CKCU-FM
- Ottawa, Ontario; Canada;
- Broadcast area: National Capital Region
- Frequency: 93.1 MHz
- Branding: CKCU, The Mighty 93.1

Programming
- Format: Campus Radio/community radio

Ownership
- Owner: Radio Carleton Inc.

History
- First air date: 14 November 1975
- Call sign meaning: Carleton University

Technical information
- Licensing authority: CRTC
- Class: B
- ERP: 12 kW
- HAAT: 262.5 metres (861 ft)

Links
- Website: www.ckcufm.com

= CKCU-FM =

Community radio station in Ottawa

CKCU-FM is a Canadian campus-based community radio station, broadcasting at 93.1 FM in Ottawa and www.ckcufm.com, and offering live and archived on-demand audio streams from its website. The station broadcasts 24 hours per day, 365 days per year.

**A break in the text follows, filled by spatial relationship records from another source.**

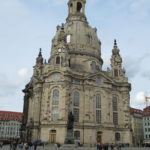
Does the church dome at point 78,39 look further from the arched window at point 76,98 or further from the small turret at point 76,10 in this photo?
the arched window at point 76,98

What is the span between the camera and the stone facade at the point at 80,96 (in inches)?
2272

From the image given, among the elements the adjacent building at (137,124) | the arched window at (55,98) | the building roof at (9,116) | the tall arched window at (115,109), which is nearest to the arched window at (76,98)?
the arched window at (55,98)

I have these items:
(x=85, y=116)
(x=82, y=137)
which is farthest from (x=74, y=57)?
(x=82, y=137)

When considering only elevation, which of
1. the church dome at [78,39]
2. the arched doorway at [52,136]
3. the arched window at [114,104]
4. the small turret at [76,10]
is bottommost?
the arched doorway at [52,136]

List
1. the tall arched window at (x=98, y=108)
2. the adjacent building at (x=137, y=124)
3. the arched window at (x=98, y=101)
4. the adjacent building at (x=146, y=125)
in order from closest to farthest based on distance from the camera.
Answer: the tall arched window at (x=98, y=108), the arched window at (x=98, y=101), the adjacent building at (x=146, y=125), the adjacent building at (x=137, y=124)

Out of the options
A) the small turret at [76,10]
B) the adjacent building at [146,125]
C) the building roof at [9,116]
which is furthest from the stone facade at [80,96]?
the building roof at [9,116]

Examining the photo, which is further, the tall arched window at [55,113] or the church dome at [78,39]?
the church dome at [78,39]

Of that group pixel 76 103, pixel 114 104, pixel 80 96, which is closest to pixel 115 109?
pixel 114 104

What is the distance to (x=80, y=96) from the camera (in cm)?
6125

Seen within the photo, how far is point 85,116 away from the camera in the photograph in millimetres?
59500

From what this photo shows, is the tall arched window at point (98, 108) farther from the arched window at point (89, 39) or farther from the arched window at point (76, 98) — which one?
the arched window at point (89, 39)

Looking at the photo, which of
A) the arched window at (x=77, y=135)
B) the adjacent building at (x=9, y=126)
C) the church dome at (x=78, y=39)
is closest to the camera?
the arched window at (x=77, y=135)

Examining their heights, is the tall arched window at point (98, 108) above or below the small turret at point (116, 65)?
below

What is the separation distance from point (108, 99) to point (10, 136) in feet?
189
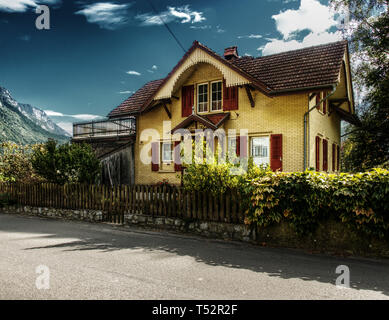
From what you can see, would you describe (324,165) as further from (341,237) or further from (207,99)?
(341,237)

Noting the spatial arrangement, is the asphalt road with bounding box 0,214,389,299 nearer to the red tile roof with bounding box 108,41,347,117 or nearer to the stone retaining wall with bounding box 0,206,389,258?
the stone retaining wall with bounding box 0,206,389,258

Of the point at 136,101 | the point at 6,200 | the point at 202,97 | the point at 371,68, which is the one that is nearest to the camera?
the point at 6,200

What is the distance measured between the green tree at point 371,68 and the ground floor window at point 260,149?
25.2 feet

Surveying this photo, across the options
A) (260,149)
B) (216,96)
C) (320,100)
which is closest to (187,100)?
(216,96)

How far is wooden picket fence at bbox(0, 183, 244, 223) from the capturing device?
884 centimetres

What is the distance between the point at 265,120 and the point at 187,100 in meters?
4.57

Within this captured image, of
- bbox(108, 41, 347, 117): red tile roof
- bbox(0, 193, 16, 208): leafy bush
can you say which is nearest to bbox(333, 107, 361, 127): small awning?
bbox(108, 41, 347, 117): red tile roof

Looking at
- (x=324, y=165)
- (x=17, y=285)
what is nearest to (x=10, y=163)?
(x=17, y=285)

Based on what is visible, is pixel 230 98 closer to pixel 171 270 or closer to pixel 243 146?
pixel 243 146

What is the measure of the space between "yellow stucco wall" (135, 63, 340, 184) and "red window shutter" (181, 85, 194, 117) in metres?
0.28

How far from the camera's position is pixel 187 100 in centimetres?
1697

The station's studios are located on the campus of Carleton University, on the fifth floor of the Nideyinàn building (formerly University Centre). The station's signal is radiated from the Ryan Tower in the Gatineau Hills, along with most of Ottawa's other private and public radio stations, meaning that it enjoys full broadcast power and a listening area with a radius of 100 km.

==History==
On May 22, 1973, Carleton University Association Inc. was granted a licence from the CRTC to operate a carrier current AM station, operating on 670 kHz with power of only 16 watts. Its first broadcast on 93.1 FM was on November 14, 1975, when it played Joni Mitchell's You Turn Me On, I'm a Radio. CKCU broadcasts live 24 hours a day to a 100 km radius on FM 93.1.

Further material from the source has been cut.